= EXTRAIT DE PAGE =
============================================================
• [^] # Re: regle ou exception

    Posté par . En réponse à la dépêche Les formations diplômantes en logiciel libre en 2011. Évalué à 1.

    « La seule chose que l'ingenieur a besoin c'est de comprendre la GPL. » Ça dépend. Par exemple, s'il s'agit seulement d'utilisation de logiciels, GPL/BSD/LGPL/CeCILL/whatever, du moment que ça garantit le droit d'utiliser le logiciel dans un contexte commercial, on s'en fout.

    S'il s'agit de développement fait à partir d'une base logicielle libre sous GPL (ou LGPL), alors il vaut mieux en connaître les tenants et aboutissants dès le départ. Bref, l'important du point de vue ingénierie dans ce cas est la partie « légale ». Et c'est là que le côté « idéologique » (et « ethique ») peut faire surface, car du coup tu te retrouves à devoir expliquer que le soft, t'as les sources et tout, tu peux le modifier, ce qui te permet de le tailler comme il faut pour tes besoins, mais que si jamais tu le diffuses, tu dois fournir les sources à ceux à qui tu l'as diffusé.
============================================================
= EXERCICES =
1 – Veuillez relever tous les noms de licences cités dans le commentaire sur la GPL, sans doublons.
2 – Reprenez le commentaire sur la GPL à partir de sa dernière phrase et poursuivez-le.

(Entrées de données collectées)
============================================================
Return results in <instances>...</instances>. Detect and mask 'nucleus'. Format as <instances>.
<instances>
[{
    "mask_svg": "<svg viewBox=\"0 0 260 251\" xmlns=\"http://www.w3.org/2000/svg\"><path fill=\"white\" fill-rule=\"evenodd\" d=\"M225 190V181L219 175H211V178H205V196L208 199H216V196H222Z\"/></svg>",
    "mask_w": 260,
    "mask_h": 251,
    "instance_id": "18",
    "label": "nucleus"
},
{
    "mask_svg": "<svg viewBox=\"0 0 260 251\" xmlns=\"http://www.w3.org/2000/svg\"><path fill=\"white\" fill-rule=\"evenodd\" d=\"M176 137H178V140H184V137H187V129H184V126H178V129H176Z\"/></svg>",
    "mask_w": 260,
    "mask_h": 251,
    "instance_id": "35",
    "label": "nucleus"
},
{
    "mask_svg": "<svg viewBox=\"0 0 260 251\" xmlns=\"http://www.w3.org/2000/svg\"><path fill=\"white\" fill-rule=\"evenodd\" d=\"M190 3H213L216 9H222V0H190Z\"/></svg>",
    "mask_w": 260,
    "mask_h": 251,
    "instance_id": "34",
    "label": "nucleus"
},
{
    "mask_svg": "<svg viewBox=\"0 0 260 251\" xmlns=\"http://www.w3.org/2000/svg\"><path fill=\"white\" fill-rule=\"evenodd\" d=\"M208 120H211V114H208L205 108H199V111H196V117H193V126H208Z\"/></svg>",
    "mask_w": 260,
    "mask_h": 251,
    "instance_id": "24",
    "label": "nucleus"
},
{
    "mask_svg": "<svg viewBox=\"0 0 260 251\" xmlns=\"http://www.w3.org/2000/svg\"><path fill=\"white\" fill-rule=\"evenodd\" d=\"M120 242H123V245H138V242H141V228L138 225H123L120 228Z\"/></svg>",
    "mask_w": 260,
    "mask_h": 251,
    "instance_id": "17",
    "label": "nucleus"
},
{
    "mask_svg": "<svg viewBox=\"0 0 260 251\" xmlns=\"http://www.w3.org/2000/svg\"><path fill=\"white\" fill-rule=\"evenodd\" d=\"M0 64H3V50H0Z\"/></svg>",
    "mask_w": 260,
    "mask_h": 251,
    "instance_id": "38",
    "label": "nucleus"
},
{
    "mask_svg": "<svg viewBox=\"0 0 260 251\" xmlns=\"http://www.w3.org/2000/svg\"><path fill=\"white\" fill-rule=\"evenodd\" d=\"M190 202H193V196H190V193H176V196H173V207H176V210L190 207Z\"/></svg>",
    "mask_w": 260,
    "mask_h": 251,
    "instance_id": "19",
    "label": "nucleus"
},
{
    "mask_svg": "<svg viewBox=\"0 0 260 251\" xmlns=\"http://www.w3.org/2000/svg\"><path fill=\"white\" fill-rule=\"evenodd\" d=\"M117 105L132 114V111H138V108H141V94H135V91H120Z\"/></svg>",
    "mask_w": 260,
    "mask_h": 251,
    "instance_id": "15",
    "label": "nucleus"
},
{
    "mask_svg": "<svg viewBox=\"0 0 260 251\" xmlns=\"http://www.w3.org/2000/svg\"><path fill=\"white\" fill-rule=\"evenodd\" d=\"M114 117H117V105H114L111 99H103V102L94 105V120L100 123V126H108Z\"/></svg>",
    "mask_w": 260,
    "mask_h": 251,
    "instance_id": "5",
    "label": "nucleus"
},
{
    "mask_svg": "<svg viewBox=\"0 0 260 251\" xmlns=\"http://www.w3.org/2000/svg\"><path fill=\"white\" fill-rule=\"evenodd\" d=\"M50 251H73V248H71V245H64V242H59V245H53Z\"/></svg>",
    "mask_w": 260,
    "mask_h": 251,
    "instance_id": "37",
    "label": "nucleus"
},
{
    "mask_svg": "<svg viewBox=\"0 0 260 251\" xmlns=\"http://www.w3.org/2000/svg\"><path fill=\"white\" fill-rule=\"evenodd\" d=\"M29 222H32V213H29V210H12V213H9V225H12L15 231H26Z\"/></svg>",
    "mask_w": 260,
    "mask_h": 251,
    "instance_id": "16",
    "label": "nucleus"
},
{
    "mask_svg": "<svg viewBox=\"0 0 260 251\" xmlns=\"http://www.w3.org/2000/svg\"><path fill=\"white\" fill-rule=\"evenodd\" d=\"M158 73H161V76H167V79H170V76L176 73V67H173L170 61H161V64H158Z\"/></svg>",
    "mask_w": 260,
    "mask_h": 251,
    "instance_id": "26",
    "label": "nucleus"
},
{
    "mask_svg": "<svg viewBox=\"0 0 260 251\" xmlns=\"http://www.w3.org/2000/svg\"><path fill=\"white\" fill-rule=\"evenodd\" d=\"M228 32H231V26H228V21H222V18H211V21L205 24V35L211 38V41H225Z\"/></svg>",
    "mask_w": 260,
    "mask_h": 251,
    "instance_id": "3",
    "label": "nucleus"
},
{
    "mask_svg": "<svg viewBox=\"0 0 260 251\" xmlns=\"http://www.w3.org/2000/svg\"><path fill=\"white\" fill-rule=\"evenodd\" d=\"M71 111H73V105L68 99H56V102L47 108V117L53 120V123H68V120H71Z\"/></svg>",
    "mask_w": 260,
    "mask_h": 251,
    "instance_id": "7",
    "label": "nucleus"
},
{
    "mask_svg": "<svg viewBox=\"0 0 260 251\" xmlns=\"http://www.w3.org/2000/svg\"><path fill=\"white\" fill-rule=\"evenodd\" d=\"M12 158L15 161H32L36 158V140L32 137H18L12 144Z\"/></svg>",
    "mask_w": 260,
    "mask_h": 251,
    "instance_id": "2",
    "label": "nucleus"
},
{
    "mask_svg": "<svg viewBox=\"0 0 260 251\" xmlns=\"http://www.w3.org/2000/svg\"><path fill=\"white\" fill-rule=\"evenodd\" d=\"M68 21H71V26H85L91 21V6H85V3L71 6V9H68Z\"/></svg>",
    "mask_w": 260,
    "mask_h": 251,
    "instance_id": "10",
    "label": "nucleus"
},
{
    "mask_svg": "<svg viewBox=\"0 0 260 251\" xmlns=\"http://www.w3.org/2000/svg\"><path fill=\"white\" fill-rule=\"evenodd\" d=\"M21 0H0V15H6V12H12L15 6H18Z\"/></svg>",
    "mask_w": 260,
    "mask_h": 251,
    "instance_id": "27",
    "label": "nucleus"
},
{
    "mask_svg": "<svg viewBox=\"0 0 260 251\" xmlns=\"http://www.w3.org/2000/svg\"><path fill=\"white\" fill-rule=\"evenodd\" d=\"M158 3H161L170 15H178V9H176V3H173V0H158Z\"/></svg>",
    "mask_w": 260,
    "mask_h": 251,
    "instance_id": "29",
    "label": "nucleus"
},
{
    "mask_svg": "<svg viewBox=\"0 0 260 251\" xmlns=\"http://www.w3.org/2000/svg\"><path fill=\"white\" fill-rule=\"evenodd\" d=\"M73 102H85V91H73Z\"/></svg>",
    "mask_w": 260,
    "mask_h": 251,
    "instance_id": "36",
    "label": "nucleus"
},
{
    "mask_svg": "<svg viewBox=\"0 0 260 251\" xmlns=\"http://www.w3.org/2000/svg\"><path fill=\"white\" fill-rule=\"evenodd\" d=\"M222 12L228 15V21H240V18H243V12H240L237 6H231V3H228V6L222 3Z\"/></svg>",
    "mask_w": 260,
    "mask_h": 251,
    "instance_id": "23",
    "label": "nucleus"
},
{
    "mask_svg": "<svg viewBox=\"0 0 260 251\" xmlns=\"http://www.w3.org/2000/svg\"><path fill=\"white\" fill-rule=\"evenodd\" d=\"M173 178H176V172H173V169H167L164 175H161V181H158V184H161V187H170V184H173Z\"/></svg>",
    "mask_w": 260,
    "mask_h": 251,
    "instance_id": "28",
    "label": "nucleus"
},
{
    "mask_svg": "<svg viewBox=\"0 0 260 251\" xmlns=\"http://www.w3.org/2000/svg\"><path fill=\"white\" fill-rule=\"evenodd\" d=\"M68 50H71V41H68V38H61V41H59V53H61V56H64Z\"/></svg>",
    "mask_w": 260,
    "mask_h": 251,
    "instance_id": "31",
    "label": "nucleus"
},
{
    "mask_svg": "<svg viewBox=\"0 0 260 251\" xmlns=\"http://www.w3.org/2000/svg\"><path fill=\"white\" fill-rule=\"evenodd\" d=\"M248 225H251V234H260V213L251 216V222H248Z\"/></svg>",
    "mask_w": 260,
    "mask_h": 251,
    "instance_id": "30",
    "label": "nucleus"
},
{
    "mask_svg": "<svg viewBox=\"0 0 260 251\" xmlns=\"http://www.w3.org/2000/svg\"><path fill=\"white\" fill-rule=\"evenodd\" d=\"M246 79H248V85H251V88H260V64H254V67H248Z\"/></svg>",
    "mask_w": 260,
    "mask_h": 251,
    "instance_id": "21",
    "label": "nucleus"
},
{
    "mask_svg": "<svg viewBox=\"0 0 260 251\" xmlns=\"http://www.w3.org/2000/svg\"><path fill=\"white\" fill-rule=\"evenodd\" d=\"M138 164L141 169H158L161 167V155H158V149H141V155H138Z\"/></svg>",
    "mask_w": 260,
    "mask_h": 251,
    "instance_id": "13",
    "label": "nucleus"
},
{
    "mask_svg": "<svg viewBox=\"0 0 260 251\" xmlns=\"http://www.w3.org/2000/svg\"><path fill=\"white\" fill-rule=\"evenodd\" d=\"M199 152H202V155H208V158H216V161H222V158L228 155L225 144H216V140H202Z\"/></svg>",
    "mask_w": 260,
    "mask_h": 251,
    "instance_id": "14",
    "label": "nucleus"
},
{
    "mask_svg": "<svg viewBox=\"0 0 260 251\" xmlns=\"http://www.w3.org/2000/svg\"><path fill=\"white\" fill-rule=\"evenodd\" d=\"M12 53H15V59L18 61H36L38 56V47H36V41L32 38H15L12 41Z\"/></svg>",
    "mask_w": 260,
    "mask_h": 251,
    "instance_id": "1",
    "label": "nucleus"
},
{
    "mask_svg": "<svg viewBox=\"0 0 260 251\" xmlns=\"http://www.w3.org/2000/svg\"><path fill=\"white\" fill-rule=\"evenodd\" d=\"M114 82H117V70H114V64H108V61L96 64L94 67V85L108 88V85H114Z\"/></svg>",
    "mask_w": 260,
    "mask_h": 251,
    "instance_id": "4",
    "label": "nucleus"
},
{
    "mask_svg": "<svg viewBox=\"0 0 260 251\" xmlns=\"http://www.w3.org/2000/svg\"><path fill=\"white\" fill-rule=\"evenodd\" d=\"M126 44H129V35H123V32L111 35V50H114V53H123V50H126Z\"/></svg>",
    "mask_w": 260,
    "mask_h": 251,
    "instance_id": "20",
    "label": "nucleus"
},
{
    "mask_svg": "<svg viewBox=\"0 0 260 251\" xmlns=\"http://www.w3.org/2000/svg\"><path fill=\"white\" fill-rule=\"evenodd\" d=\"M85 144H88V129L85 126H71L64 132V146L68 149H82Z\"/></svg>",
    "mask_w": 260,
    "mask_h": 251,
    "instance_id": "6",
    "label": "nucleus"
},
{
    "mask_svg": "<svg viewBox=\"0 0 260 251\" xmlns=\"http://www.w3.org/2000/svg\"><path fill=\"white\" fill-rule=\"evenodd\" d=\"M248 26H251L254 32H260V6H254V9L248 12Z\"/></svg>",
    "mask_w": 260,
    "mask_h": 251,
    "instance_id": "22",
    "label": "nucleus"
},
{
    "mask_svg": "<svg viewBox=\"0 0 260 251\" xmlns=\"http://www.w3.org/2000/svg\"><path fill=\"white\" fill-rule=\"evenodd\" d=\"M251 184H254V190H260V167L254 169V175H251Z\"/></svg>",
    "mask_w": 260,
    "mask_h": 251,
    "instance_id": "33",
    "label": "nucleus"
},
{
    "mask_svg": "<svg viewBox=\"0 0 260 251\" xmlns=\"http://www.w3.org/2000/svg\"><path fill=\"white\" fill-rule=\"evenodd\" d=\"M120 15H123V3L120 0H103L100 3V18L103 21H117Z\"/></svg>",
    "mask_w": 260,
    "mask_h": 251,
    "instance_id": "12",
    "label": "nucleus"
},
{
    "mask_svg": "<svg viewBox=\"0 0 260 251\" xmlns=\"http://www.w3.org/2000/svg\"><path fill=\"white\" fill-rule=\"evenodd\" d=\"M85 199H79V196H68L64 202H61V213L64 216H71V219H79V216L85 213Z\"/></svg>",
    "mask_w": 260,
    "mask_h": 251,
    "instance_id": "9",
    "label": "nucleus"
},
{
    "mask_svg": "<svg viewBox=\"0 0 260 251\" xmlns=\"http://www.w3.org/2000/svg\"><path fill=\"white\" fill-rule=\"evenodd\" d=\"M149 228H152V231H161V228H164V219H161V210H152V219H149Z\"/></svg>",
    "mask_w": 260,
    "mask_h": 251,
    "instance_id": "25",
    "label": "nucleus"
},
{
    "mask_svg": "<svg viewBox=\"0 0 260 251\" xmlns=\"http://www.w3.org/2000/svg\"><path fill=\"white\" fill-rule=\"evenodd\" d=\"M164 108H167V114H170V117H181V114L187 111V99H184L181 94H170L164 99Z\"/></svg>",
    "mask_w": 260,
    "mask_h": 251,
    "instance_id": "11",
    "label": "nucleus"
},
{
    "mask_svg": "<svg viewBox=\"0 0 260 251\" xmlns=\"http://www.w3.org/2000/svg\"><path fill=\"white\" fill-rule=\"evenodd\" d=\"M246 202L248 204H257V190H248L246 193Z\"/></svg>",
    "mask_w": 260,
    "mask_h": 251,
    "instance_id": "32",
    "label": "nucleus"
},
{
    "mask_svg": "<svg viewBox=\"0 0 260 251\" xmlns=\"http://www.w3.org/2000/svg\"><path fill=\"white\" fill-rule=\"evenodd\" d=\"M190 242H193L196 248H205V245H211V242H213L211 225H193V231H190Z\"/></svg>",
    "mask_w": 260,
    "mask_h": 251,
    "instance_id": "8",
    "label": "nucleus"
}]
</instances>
============================================================
= RÉPONSES PAR TÂCHE =
1 – GPL, BSD, LGPL, CeCILL

2 –
    Et ça, même si quelque part, je trouve ça parfaitement normal (dans le cas de LGPL/GPL), ben pas mal de gens en entreprise trouvent que ça l'est pas (normal). Après tout, OK, ils ont eu la base de code pour rien, ils ont « juste » eu à l'améliorer/la packager/rajouter un gros logo et ne rien toucher d'autre, alors pourquoi ils devraient rediffuser le fruit de leur dur labeur [1] à tout un chacun hein ? [2]

    Je ne suis pas certain que faire une formation « pour » les logiciels libres en université soit le bon endroit, mais parler des différents modèles logiciels et de la façon dont les licences fonctionnent, etc., dans des cours de droit liés aux logiciels, oui, je pense que c'est une bonne idée.

    Après, les modèles basés sur l'exploitation de logiciels libres ont suffisamment de différences avec les modèles traditionnels pour que là encore, quelques heures de cours pour expliquer les spécificités de chacun soient un plus. Expliquer en quoi la publication des modifications d'un soft libre peut aider tout le monde à mutualiser les coûts, par exemple, c'est quelque chose d'important. Expliquer que dans ce cas, si une boite veut faire de l'argent sur la solution logicielle qu'elle vend, il faudra faire dans le multi-licence, mais que ça a aussi ses pièges, c'est important aussi.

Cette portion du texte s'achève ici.